Carry on the passage about adding a shopping cart to the international train ticket sales flow, beginning after its final sentence.

> PASSAGE
_ _ _ _

After attending the Specification by Example course (given by Gojko, Amersfoort, 21st and 22nd of June, company NS), we would like to practice with this method in one of our projects. 
Nowadays, customers can buy international train tickets via a (online) sales flow. The process of a sales booking is search for train connections and related offers, create a provisional booking, add customer and traveler(s) details, enter the payment details and confirm the booking. The current sales flow only supports a single or return trip within one booking. We would like to extend this flow by allowing the customer to add several trips into one booking; these trips can consist of several different origin and destination stations, different groups of travelers, and different outbound and inbound travel dates. A functionality called 'shopping cart' should support these different use cases of collecting the offers for one booking. Finally, the customer can finalize and pay this booking in one transaction.

What we already prepared in this topic is a list and priority of use cases which the business would like to be supported by the shopping cart. Also, we already did extended analysis of the technical limits of the booking system in this context. In this case, there will be a lot of work for both front-end developers as well as back-end developers of the REST service integration layer.

_ _ _ _

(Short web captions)

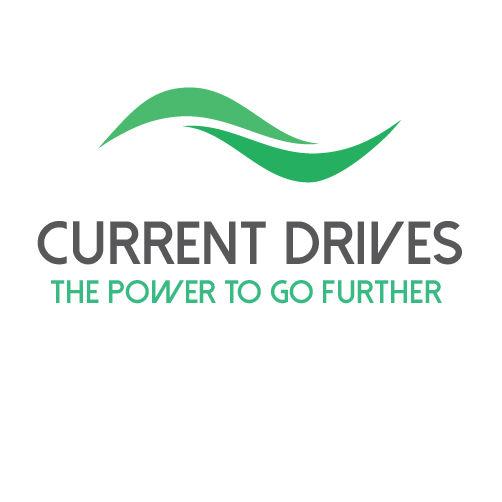 Current Drives, Inc. | 2821 NW Market St, Seattle, WA 98107, USA | Phone: (800) 686-8592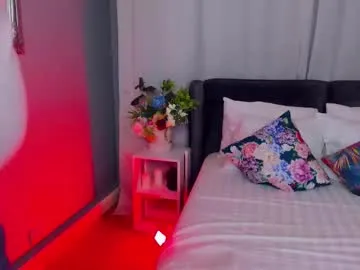 _carlawhite_ on Chaturbate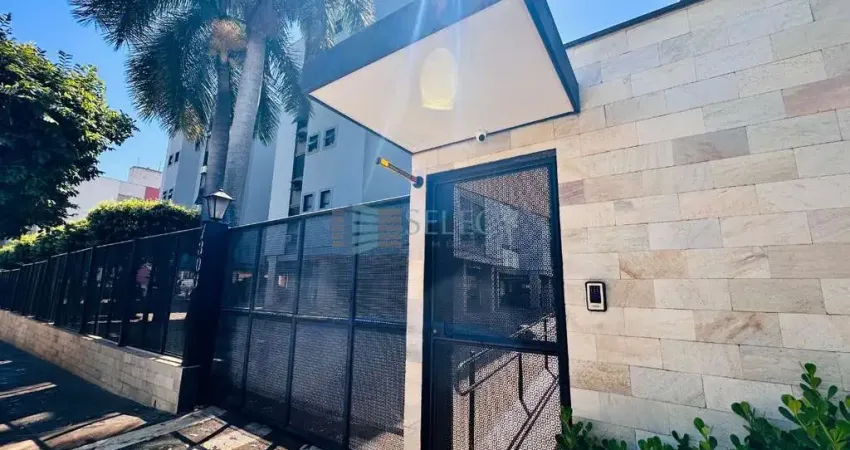 Zona sul | 3 dormitórios | elevador | 2 vagas | próximo ao shopping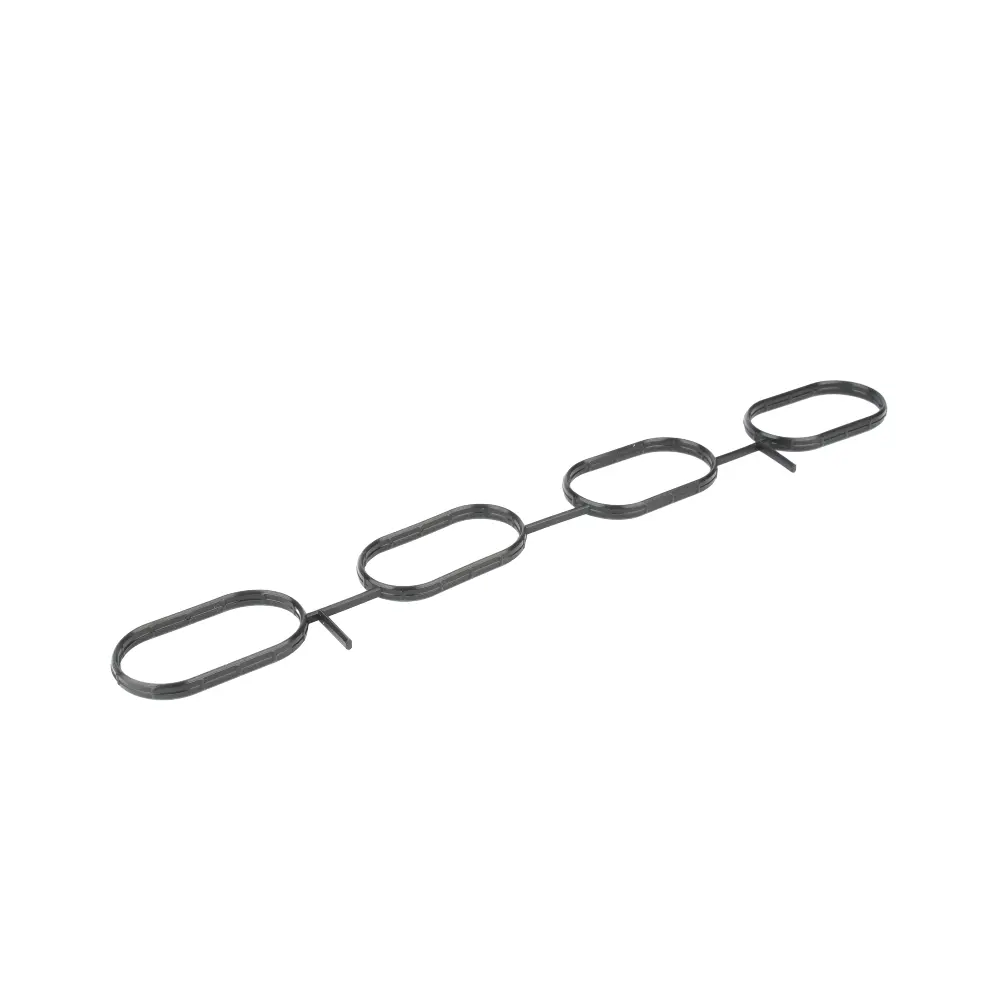 INLET MANIFOLD GASKET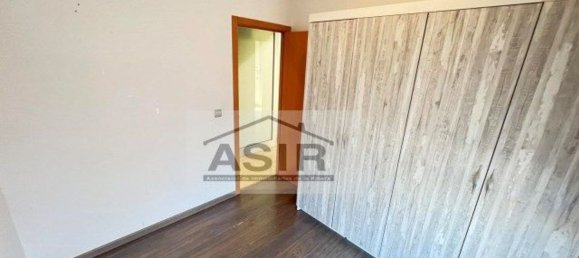 3 غرف نوم منزل في Corbera, Spain رقم 143854 23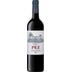 Chateau de Pez Cru Bourgeois Exceptionnel St.Estephe AC 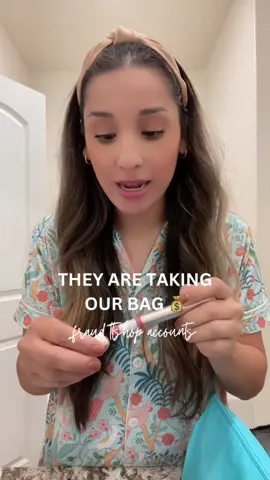 Fake ttshop accounts #fakeaccount #fake #fraud #ttshop #tiktokshop #tiktokshopaffiliate 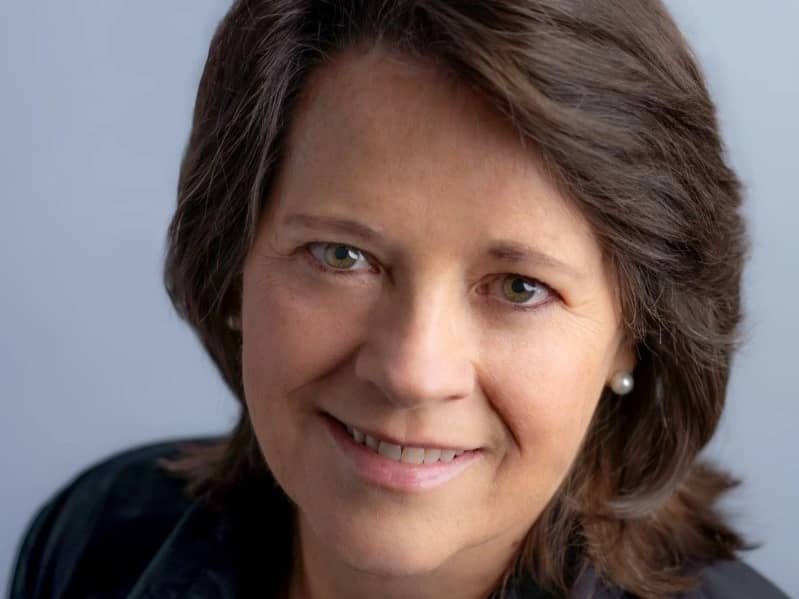 Featured image for Jean Reilly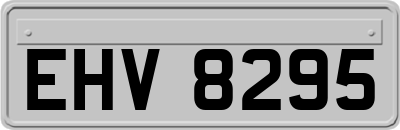 EHV8295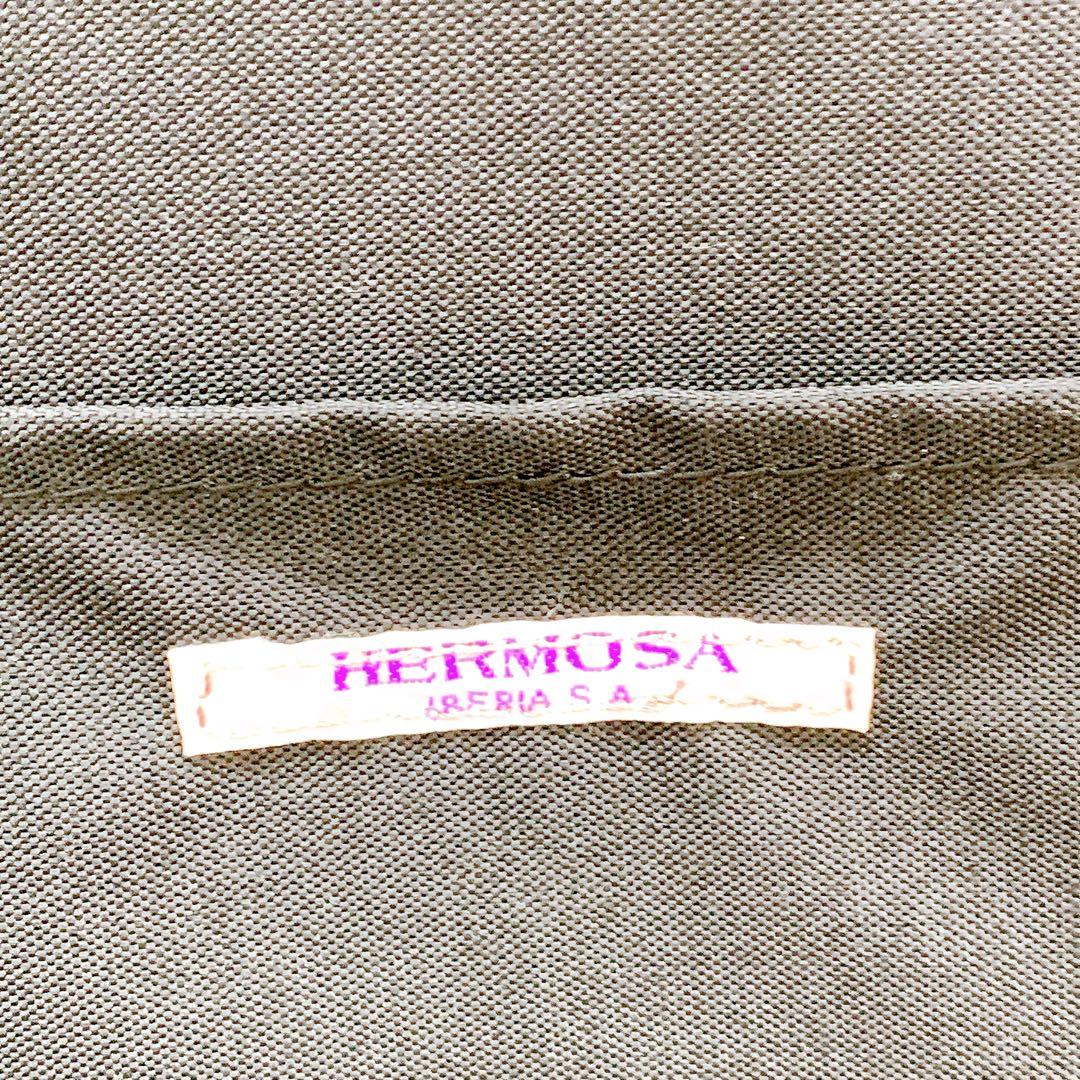 3ADM018 フラメンコ フェルナンデスルーチェ コルドベス 黒ハット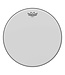 Remo 12" Ambassador Coated Drum Head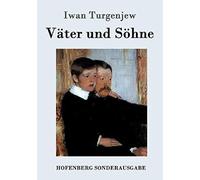 Väter Und Söhne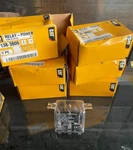 Cat Relay- Power 138-3809 Caterpillar. Fixed Price $49.98.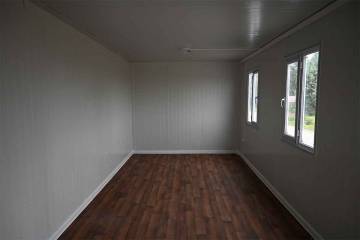 Virginia Office Containers for Sale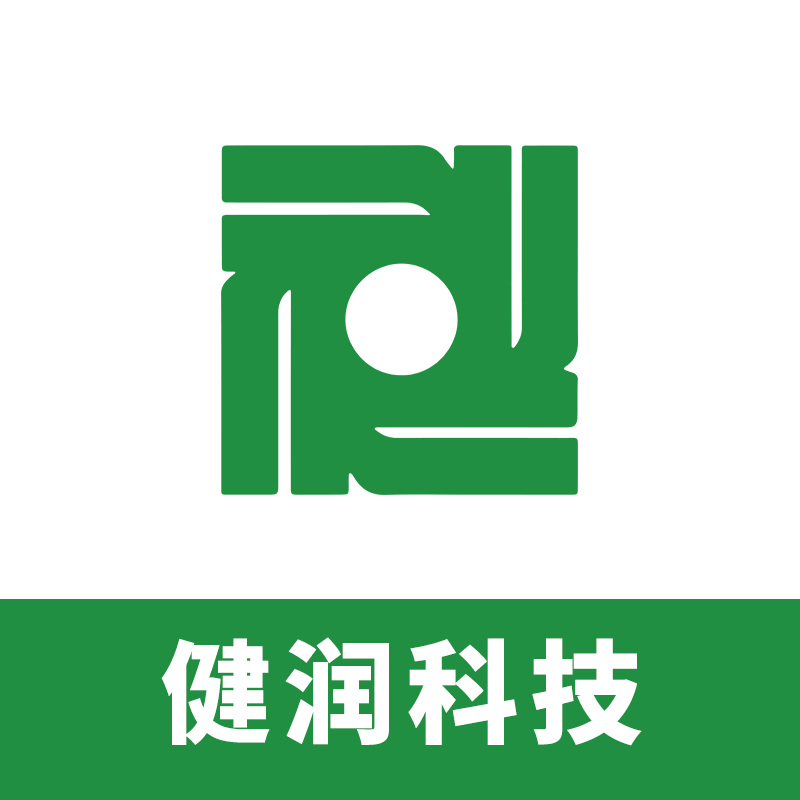 广东健润科技股份有限公司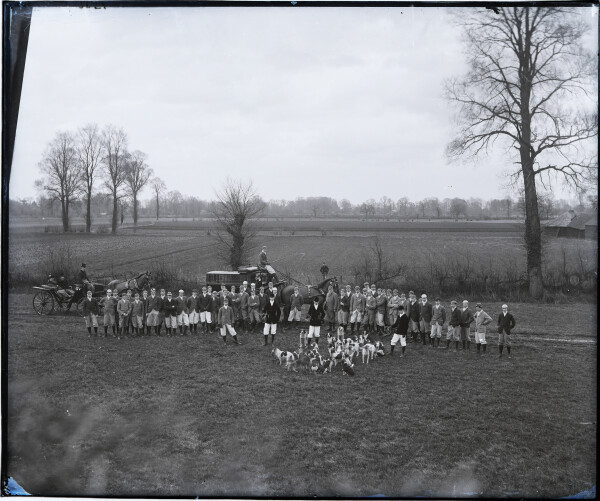 image PA-N.1074-2024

_ _ _ _

> RESULT FOR THIS TASK
By using specification by example we would like to create shared understanding of this topic within a group of business stakeholders and all team members of our scrum team (roles like product owner, developer, test). Afterwards, we would like to use specification by example to define and develop the test automation of the several use cases.

While preparing the shared understanding workshop we need some advice for our approach. We already should be able to address the right selected stakeholders as well as give an introduction of the topic shopping cart. The goal of the workshop is to create shared understanding and to detect undefined areas in this topic.
Could you give advice how to get to a deeper level by creating groups of stakeholders in this workshop and let them ask all kind of questions (like the Blackjack game during the course)? We are also looking how to get to new models (if there any?) as there is already much (technical) research information available in this topic.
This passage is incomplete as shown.